ChargePoint Holdings Inc., a Campbell, California-based maker of electric vehicle charging stations, closed on two acquisitions this year to expand its operations in Europe.

It acquired software firm Has-to-be for approximately €250 million, equivalent to around $283 million, in cash and stock, and bought ViriCiti, a fleet-electrification company, for about €75 million.

The company approached the two deals with the intention to be choosy, chief financial officer Rex Jackson said.

"It's going to be expensive because the space is richly valued, so let's make sure we get what we want," Mr. Jackson said, discussing the company's selection of targets.

Many companies during the pandemic revisited their portfolios and entered 2021 with a plan to sell business lines or buy companies as a means to expand. For instance, some companies acquired technology firms to improve their digital capabilities, while others scooped up competitors to expand sales.

Signet Jewelers Ltd. in November acquired Charlotte, N.C.-based Diamonds Direct USA Inc., a bridal jewelry retailer, for $490 million in cash.

The deal is meant to help Signet increase sales of what it calls "accessible luxury," according to Joan Hilson, the company's finance chief.

"The market is doing quite well in that tier, and we believe that we have room to take more share there," Ms. Hilson said.
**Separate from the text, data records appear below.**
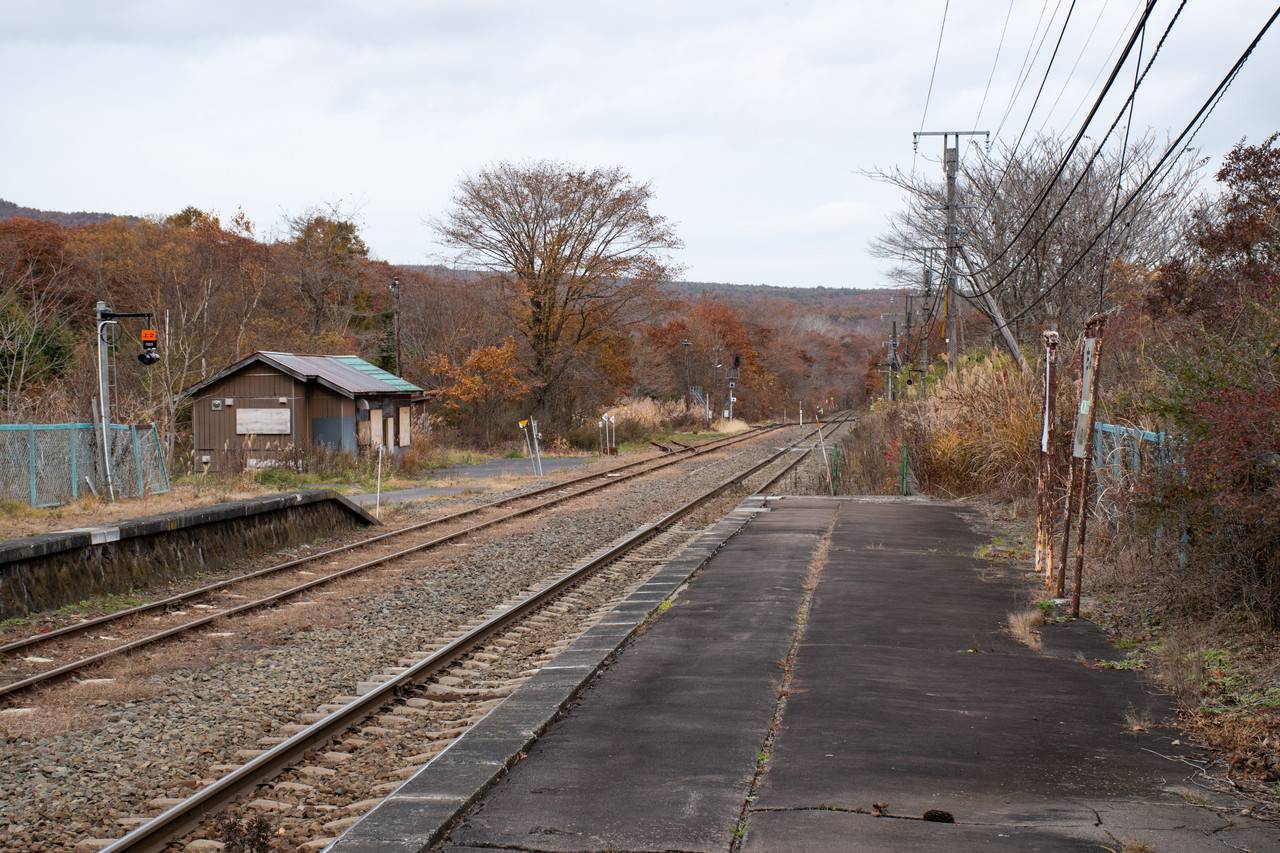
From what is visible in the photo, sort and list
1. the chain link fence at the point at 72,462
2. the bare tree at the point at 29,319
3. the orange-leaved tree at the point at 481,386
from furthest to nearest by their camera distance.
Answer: the orange-leaved tree at the point at 481,386 → the bare tree at the point at 29,319 → the chain link fence at the point at 72,462

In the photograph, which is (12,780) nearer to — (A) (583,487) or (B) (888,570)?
(B) (888,570)

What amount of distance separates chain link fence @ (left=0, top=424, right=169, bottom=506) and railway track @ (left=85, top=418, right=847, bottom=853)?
11.5 meters

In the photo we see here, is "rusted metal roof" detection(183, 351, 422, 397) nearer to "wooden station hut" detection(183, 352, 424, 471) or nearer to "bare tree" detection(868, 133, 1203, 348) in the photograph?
"wooden station hut" detection(183, 352, 424, 471)

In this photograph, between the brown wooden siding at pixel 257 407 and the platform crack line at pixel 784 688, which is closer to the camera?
the platform crack line at pixel 784 688

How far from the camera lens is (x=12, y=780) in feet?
20.2

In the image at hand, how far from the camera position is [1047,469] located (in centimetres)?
1172

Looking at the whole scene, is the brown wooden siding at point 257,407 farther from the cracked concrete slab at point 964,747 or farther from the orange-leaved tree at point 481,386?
the cracked concrete slab at point 964,747

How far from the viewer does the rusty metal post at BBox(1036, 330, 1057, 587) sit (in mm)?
11195

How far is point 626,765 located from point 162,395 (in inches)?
1201

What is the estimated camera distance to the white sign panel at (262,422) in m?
30.8

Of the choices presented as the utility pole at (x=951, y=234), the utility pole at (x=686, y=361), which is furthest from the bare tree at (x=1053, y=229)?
the utility pole at (x=686, y=361)

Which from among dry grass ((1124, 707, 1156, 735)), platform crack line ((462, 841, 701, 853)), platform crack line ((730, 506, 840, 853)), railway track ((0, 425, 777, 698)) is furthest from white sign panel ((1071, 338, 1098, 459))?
railway track ((0, 425, 777, 698))

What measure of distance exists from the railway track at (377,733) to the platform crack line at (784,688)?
1932mm

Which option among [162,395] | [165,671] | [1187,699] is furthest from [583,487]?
[1187,699]
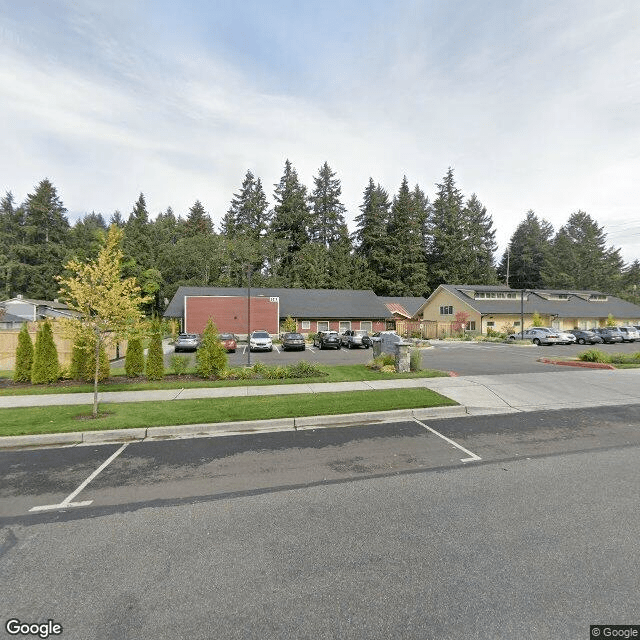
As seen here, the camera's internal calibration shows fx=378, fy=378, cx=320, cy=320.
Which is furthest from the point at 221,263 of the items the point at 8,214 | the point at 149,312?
the point at 8,214

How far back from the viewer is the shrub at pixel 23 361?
13422 millimetres

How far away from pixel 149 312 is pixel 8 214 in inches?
1506

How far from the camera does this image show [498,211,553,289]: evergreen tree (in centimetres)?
8488

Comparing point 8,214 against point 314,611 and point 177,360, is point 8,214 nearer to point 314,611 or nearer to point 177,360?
point 177,360

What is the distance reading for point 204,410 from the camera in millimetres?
9555

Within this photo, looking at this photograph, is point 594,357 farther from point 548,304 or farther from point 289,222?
point 289,222

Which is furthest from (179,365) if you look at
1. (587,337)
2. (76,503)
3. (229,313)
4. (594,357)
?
(587,337)

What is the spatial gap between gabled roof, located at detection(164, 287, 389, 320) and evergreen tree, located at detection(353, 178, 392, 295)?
18.6 m

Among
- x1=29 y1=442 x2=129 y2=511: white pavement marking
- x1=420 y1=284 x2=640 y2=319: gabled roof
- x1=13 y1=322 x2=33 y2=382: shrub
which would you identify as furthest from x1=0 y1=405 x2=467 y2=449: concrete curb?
x1=420 y1=284 x2=640 y2=319: gabled roof

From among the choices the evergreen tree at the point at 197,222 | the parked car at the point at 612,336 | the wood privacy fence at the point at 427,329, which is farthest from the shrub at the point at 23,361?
the evergreen tree at the point at 197,222

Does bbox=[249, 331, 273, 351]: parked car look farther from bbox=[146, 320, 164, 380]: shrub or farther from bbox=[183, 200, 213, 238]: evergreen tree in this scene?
bbox=[183, 200, 213, 238]: evergreen tree

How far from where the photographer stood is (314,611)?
3.13 m

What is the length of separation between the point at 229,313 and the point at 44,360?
29.3 m

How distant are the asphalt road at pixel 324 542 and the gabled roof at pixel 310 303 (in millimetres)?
37680
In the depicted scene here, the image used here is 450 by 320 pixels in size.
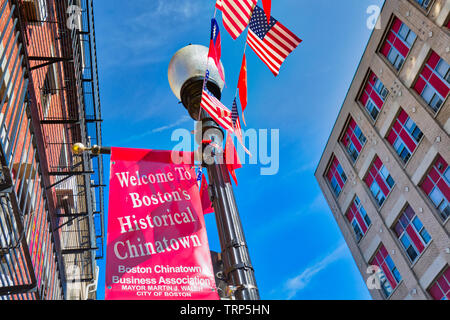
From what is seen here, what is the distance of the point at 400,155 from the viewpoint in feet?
72.9

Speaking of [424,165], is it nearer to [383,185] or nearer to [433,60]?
[383,185]

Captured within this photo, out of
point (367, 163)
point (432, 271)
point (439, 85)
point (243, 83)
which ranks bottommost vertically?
point (243, 83)

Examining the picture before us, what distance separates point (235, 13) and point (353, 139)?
22287 millimetres

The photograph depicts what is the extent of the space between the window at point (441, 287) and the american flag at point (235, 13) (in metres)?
17.5

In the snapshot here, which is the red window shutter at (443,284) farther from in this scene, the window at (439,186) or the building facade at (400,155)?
the window at (439,186)

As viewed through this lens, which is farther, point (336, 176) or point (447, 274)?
point (336, 176)

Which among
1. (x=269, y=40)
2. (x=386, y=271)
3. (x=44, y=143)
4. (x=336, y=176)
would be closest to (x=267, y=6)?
(x=269, y=40)

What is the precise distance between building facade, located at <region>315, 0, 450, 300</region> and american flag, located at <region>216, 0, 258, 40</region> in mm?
15476

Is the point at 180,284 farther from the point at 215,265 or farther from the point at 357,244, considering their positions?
the point at 357,244

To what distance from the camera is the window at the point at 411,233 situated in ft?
67.2

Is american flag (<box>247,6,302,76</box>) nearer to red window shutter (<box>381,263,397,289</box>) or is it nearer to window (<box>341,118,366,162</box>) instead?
red window shutter (<box>381,263,397,289</box>)
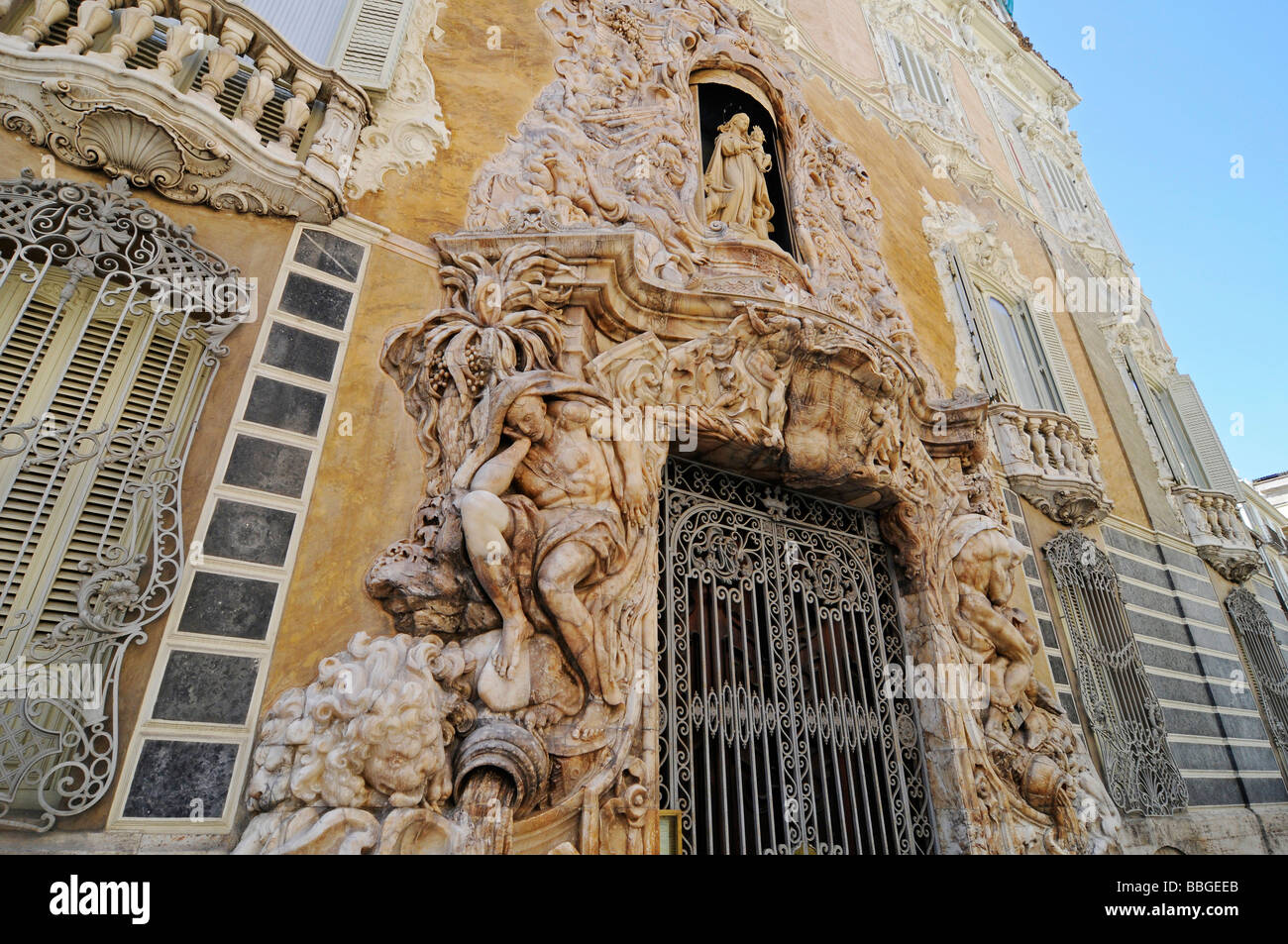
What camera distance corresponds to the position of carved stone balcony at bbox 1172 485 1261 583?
9117 millimetres

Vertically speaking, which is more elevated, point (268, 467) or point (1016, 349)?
point (1016, 349)

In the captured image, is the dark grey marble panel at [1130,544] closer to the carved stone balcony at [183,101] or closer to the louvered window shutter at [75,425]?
the carved stone balcony at [183,101]

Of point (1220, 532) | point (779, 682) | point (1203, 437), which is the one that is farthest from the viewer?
point (1203, 437)

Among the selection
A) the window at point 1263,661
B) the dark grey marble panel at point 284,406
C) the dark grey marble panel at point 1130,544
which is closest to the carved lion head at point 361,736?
the dark grey marble panel at point 284,406

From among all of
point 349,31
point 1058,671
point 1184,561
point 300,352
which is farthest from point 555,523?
point 1184,561

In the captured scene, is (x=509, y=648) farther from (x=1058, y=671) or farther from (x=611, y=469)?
(x=1058, y=671)

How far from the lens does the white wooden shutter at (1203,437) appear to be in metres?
10.4

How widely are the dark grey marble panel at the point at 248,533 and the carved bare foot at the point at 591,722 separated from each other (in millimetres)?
1644

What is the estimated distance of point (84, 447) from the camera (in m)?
3.14

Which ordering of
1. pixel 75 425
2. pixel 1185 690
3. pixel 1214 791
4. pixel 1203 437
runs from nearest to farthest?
1. pixel 75 425
2. pixel 1214 791
3. pixel 1185 690
4. pixel 1203 437

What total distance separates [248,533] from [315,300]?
55.5 inches

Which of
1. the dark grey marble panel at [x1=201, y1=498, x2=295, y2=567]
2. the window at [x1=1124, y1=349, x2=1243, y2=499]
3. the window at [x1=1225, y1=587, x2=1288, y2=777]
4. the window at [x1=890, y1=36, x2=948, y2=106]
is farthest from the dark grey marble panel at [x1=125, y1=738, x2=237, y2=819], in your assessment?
the window at [x1=890, y1=36, x2=948, y2=106]

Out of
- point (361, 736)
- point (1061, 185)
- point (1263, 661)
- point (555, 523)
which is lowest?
point (361, 736)
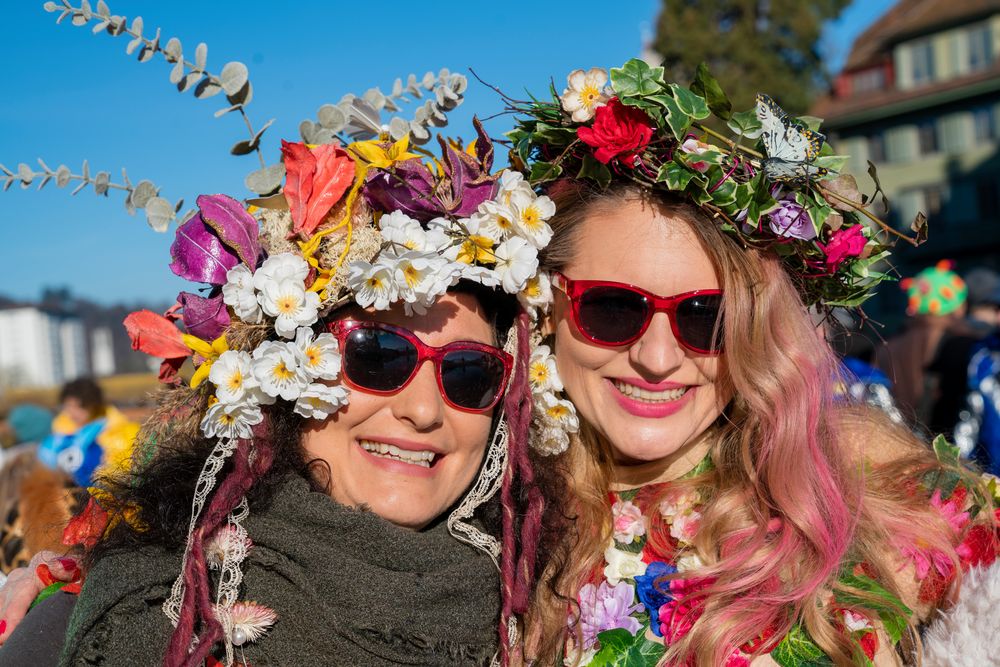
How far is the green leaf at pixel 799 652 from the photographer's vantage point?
2.21 meters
Mergers with special-purpose acquisition companies this year accounted for 11% of transaction values globally through Dec. 8, up from 6% in the full-year 2020, according to Bain's analysis of data from Dealogic, a financial information company.

The surge in investor interest in SPACs this year is expected to spur additional deal making in 2022, since the firms, which are essentially publicly traded pools of cash, typically have a two-year window to make an acquisition.

SPACs can act as a broader stimulus for deal making by prompting firms that might not have been ready to sell to consider transactions, according to Brian Salsberg, global head of the integration practice at professional services firm Ernst & Young.

Private-equity and venture-capital firms also increased their share of total M&A transaction values in 2021 by about two percentage points from 2020, to 19% and 8%, respectively, Bain said.

Looking ahead to 2022, a host of economic factors suggest deal making will remain strong, including growing U.S. gross domestic product, strong corporate earnings and large corporate cash balances, said Colin Wittmer, U.S. deals leader at accounting and consulting firm PricewaterhouseCoopers.

Still, U.S. regulators are applying more scrutiny to large transactions, particularly in the technology sector, deal advisers said.

The Federal Trade Commission earlier this month sued to block U.S. chip maker Nvidia Corp.'s proposed acquisition of Arm Holdings, a semiconductor firm.

FTC chairwoman Lina Khan has said she aims to challenge more corporate mergers and allegedly monopolistic practices.

Companies nonetheless are looking for ways to put the cash they have raised during the pandemic to work, advisers said.

U.S. investment-grade bond sales declined slightly in 2021 from their peak in 2020, when companies built up liquidity to weather the economic shock caused by the pandemic.

Businesses raised $1.4 trillion through Dec. 21 by selling such bonds, down 22% from a year earlier, Refinitiv said.

The continuing surge in private-equity funding will also be a factor in M&A in 2022, particularly in the technology and healthcare sectors, advisers said.

Private-equity and venture-capital firms globally raised about $1 trillion through Dec. 21, up 35% from the end of 2020, according to Refinitiv.

It is too soon to say whether next year will surpass the M&A records set in 2021, but corporate advisers said there appear to be few factors to significantly slow it down.